A small rocky island lost at sea has become the stage for an evolutionary transformation. Marine snails that were reintroduced evolved, in just a few decades, to resemble those that had disappeared thirty years earlier. This unique experiment reveals the incredible ability of species to rapidly adapt to their environment.
It all started in 1988, when the coasts of the Koster Archipelago in Sweden were struck by a toxic algal bloom. The event decimated the population of marine snails of the species Littorina saxatilis on several islets. An ecological catastrophe that would, however, pave the way for a unique experiment.
The crab ecotype (left) is larger and more cautious. The wave ecotype (right) is smaller and bolder. Credit: David Carmelet
Four years after this disaster, marine biologist Kerstin Johannesson from the University of Gothenburg decided to reintroduce these mollusks on one of the affected small islands. However, the snails she chose belonged to a distinct variety called the "crab type," not the ones that originally populated the area, known as the "wave type."
These two types of snails differ in both their morphology and behavior. The crab type, larger with a thick shell, is adapted to environments where predators abound. The wave type, smaller and bolder, thrives on rocks battered by waves, far from major threats.
The key element of this experiment is the geographical isolation of the islands. On the rocks where the wave-type snails had once prospered, introducing crab-type snails in 1992 allowed researchers to observe how a population can quickly adapt to a different environment.
By the first decade, researchers had already observed adaptations in the reintroduced population. The snails began to change shape to better adapt to the waves characteristic of their new environment. An evolutionary process accelerated by the genetic richness of this species, according to Anja Marie Westram, co-author of the study.

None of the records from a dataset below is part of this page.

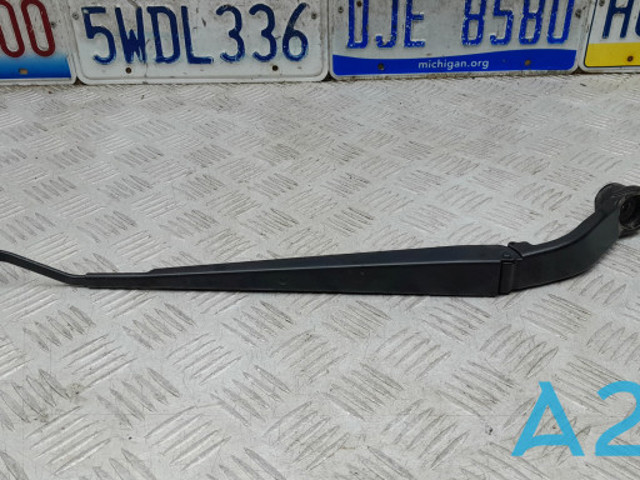 8250A957 купить Житомир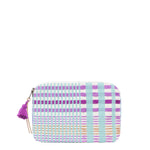 Teresa Passport Wallet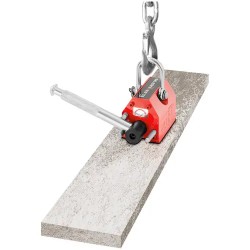 Steinberg Systems SBS-ML 100 nostomagneetti 100 kg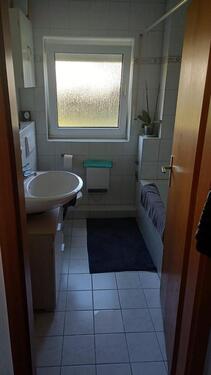 Foto - 1 Zimmer Erdgeschoßwohnung zur Miete in Sinzheim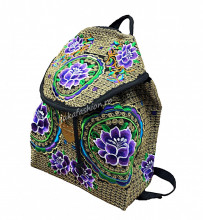 rucsac traditional mare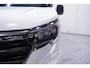 Renault Trafic 2.0 DCi 130 pk L2H1 Airco, Apple Carplay,Camera Trekhaak, BPM Vrij, Cruise Control, PDC achter, 3-Zits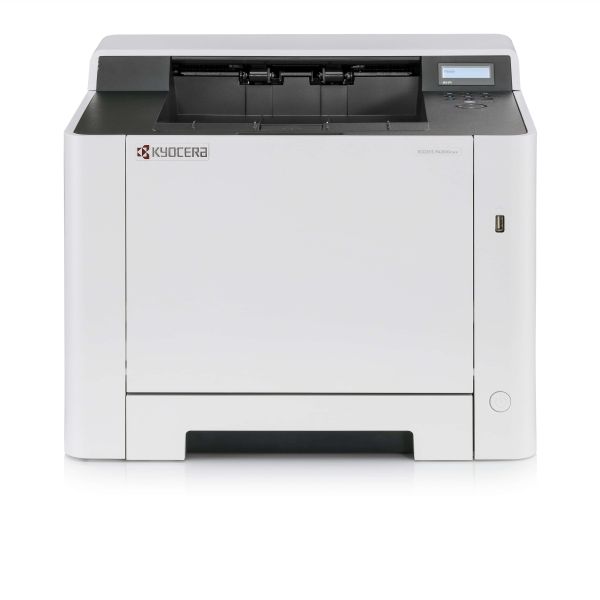 KYOCERA ECOSYS PA2100cwx Kleur 1200 x 1200 DPI A4 Wifi (110C093NL0)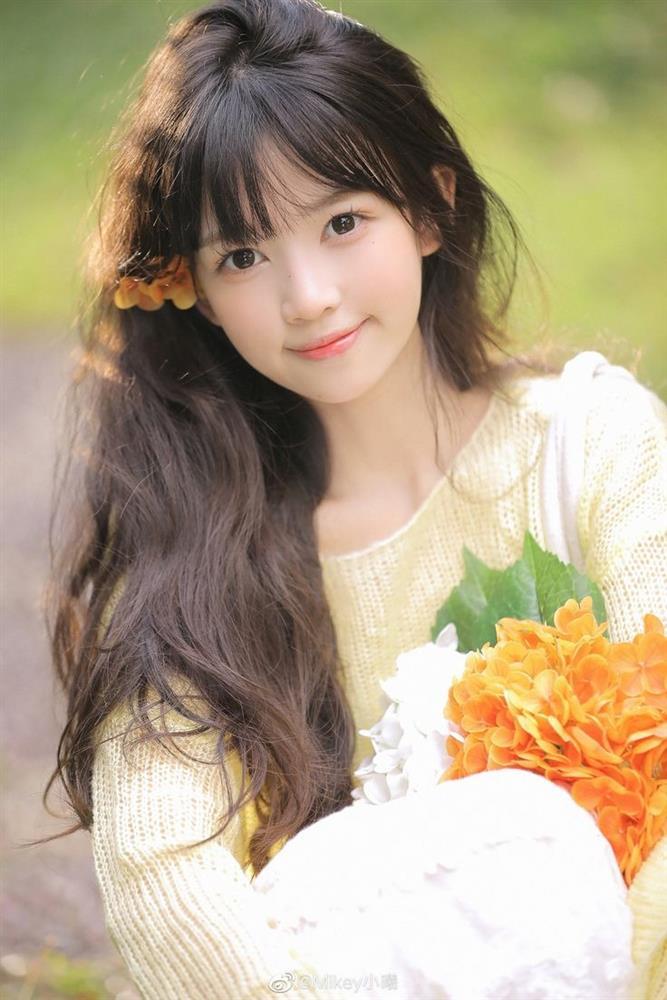 Đúng ngày mai, thứ Hai 15/4/2024, 3 con giáp sự nghiệp tăng tiến, trúng số độc đắc giàu sang đổi đời-3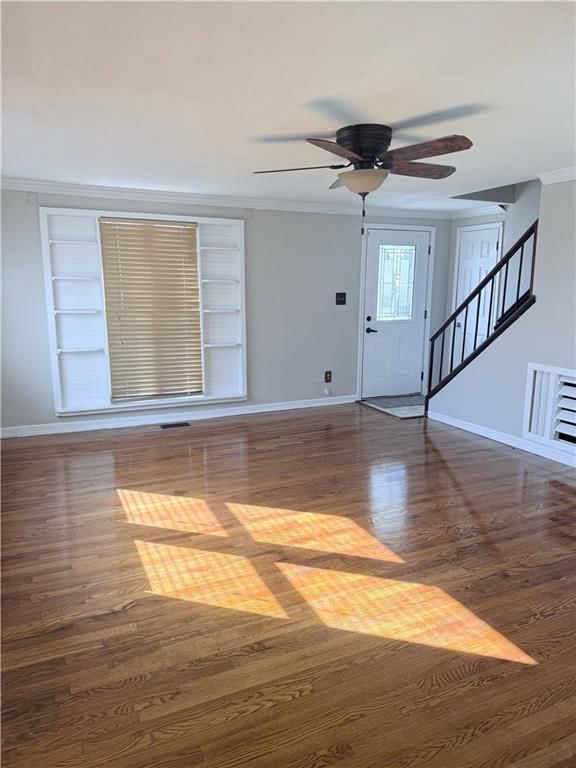 2401 Bittersweet Lane — photo 2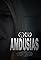 Amdusias's primary photo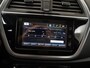 Suzuki S-Cross 1.4 Boosterjet Style Smart Hybrid | Panoramadak | Trekhaak | Zondag Open!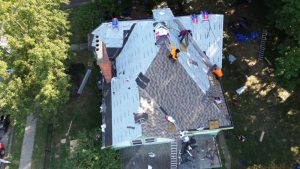 952c12c2-2c13-4e73-b6ce-f409d3bf0c85 - Integrity 1st Roofing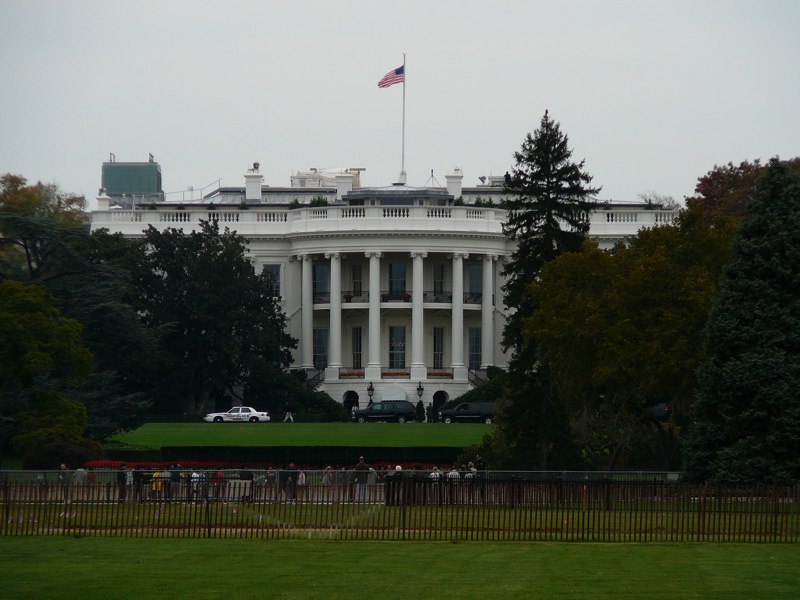 image01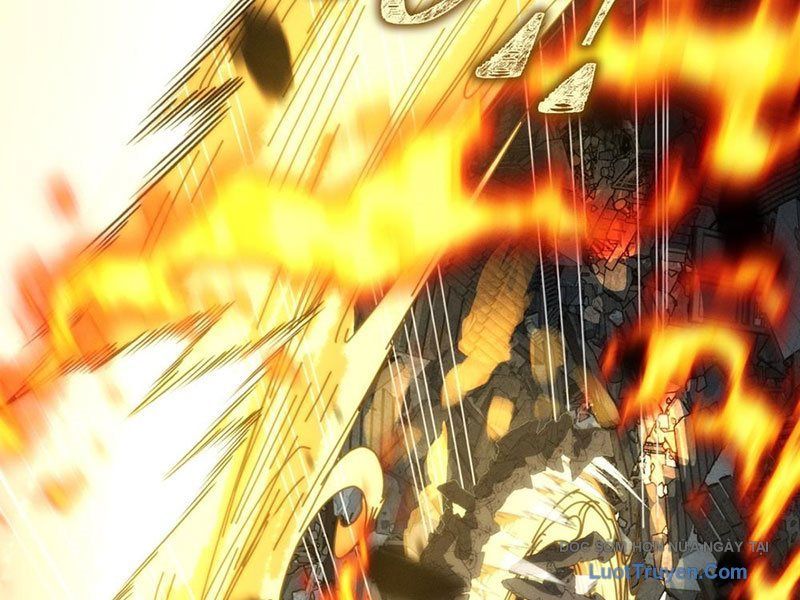 Ta Mô Phỏng Con Đường Trường Sinh Chapter 3 - Trang 2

Crab-type snails (1992) evolved to resemble the now-extinct "wave type" snails. Credit: ISTA, images by Kerstin Johannesson
The snails did not start from scratch in developing their new traits. Genetic variations, which were rare in the original population, were selected and amplified, allowing this rapid transformation. Genes from neighboring populations may have also influenced this evolution.

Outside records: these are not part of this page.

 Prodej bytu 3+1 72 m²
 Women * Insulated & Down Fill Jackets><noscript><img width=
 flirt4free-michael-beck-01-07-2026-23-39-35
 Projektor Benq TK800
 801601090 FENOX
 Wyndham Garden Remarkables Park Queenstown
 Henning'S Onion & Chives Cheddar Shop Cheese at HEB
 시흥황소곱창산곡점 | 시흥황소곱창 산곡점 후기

The experiment allowed the study of both the phenotypic and genetic changes in the snails. Notably, chromosomal inversions—segments of genes involved in specific adaptations—were identified, making evolution even quicker. This study helps scientists better understand how a population can develop traits already observed under similar conditions.
The results of this study are crucial at a time when many species are forced to adapt to rapid climate fluctuations and pollution. Researchers hope this will encourage the preservation of natural habitats rich in genetic diversity, which is essential for species survival.

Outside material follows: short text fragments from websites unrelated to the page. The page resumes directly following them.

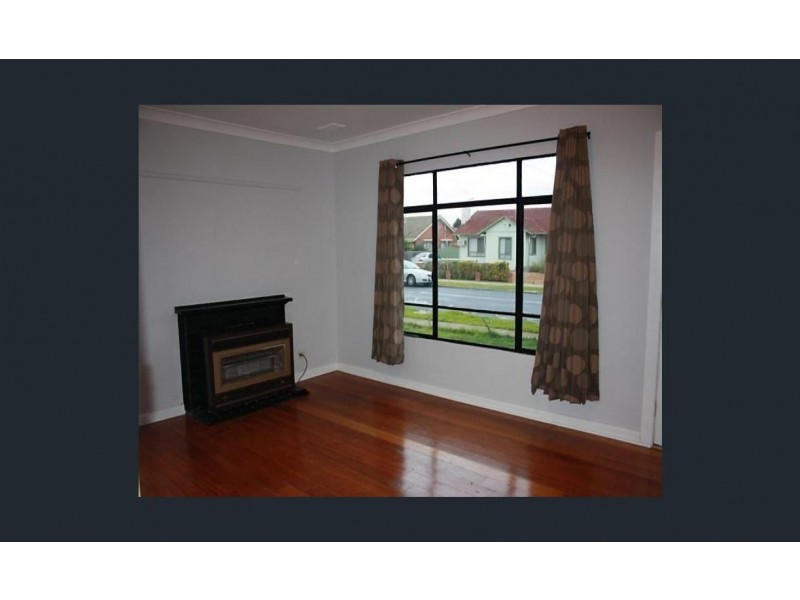 1 Meredith Street, Broadmeadows VIC 3047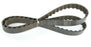 NEW GOODYEAR 420H075 TIMING BELT 84 TEETH 0.5 INCH PITCH 0.75 INCH WIDTH 42'' L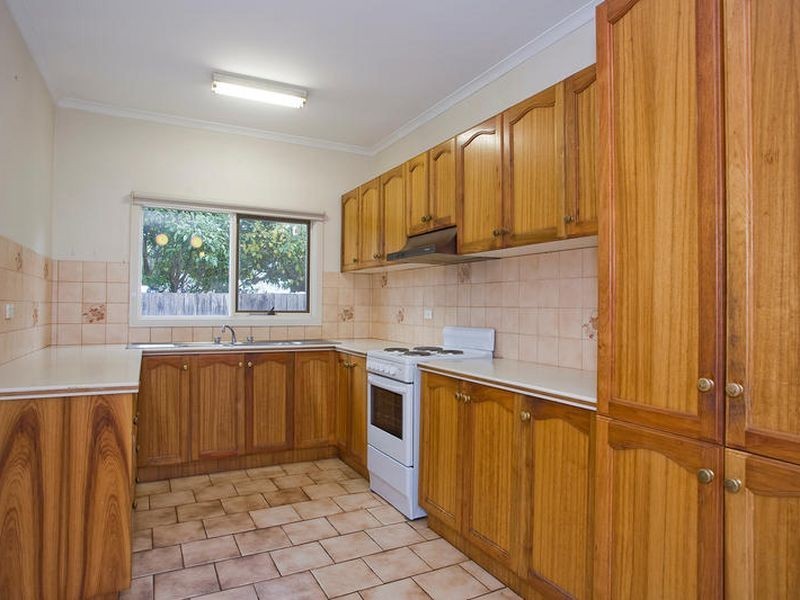 69 Cowrie Road, Torquay VIC 3228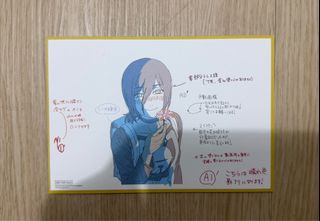 （分類：）位於 。 由 strikers21 提交（商品編號 1469936364，圖片 1）。簡介： 。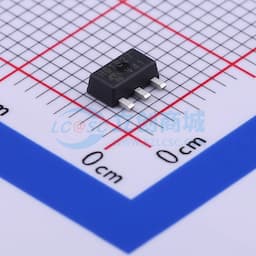 输入13.2V 输出3.3V 250mA缩略图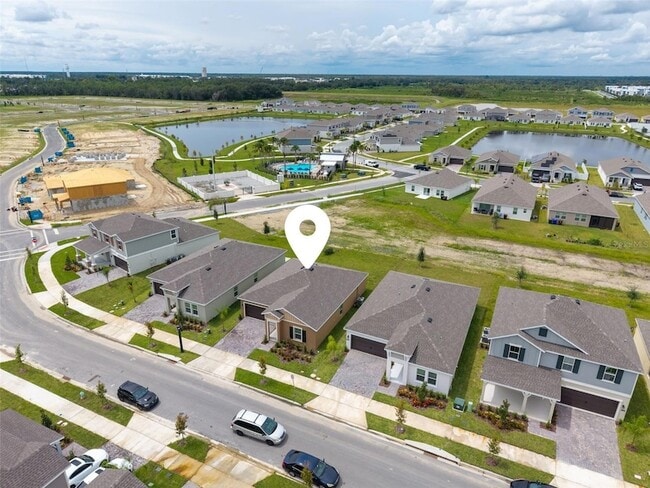 Photo - 4694 Golden Knight Blvd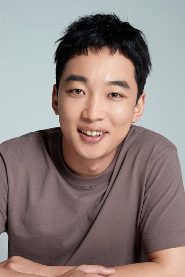 Oh Hee-jun biography, age and filmography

What is evolution in real time?
Evolution in real time refers to the direct observation of evolutionary changes in a population over a relatively short period, typically a few decades or less. This contrasts with the traditional view of evolution, often perceived as a process occurring over millions of years.
In the case of the marine snails Littorina saxatilis, introduced to a small island after a natural disaster, evolution was observed over a span of just thirty years. They altered their appearance and behavior to adapt to a new environment. This rapid ability to evolve highlights the genetic and phenotypic plasticity of certain species.
The rapid adaptation of the marine snails is due to two main factors: the natural selection of traits already present at low frequency in the original population and genetic exchange with neighboring populations. These combined processes allowed for accelerated evolution, proving that some species can quickly respond to environmental changes when they have sufficient genetic diversity.
This concept of rapid evolution is crucial in a world where climate and ecosystems are changing at an accelerating pace. It could help researchers understand how species respond to increasing environmental pressures, such as global warming and pollution.